MCMNEWS.ID | Anggota DPRD Kota Tangsel dari Fraksi Partai Demokrat, Rizki Jonis. Dok: istimewa
MCMNEWS.ID – Fraksi Partai Demokrat DPRD Kota Tangerang Selatan (Tangsel) mendorong adanya pembentukan Panitia Khusus (Pansus) terkait nasib Tenaga Honorer yang ada di Kota Tangsel.
Dorongan agar dibentuk Pansus tersebut disuarakan oleh Fraksi Demokrat dalam Rapat Paripurna DPRD Kota Tangsel tentang Pandangan Umum Fraksi Terhadap Nota Keuangan dan Raperda tentang P-APBD 2022, Senin, (29/7/2022).
Ketua Fraksi Partai Demokrat DPRD Kota Tangsel, Rizki Jonis, menjelaskan, pembentukkan Pansus dirasanya perlu untuk membantu pemerintah dalam mencari jalan keluar terkait masalah tenaga honorer.
“Kita ingin menyuarakan terkait kebijakan Menpan RB soal tenaga honorer.
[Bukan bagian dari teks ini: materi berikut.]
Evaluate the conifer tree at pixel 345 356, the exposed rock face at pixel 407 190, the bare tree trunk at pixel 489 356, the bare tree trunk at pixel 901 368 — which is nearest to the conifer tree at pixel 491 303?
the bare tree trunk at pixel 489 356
Fraksi Demokrat menginisiasi kiranya dapat dibentuk pansus soal tenaga honorer,” kata Rizki Jonis.
Menurutnya, Pemkot Tangsel harus mengambil langkah yang tepat untuk memutuskan nasib tenaga honorer yang ada di Kota Tangsel.
Meski sejumlah tenaga honorer dikabarkan akan dialihkan menjadi pegawai outsourcing, namun dikatakan Rizki Jonis, pemerintah juga juga harus mencari solusi untuk pegawai administratif yang statusnya masih honorer.
Pasalnya, lanjut Jonis, tenaga administrasi tidak masuk ke dalam bagian yang akan ditampung oleh outsourcing.
“Ada anggapan mau di outsourcing, sedangkan di outsourcing itu tidak ada tenaga administrasi, saat ini di Tangsel banyak tenaga honorer di bagian administrasi, mau kemana mereka?,” tuturnya.
“Sekarang lagi dijembatani oleh BKSDM kepada Menpan RB untuk adanya honorer untuk tenaga administrasi, sehingga honorer kita yang tidak masuk P3K (Pegawai Pemerintahan dengan Perjanjian Kerja) atau ASN dapat ditampung di outsourcing. Untuk menjembatani itu alangkah baiknya kita menindaklanjuti di dewan ini untuk dibentuk pansus,” lanjut Jonis.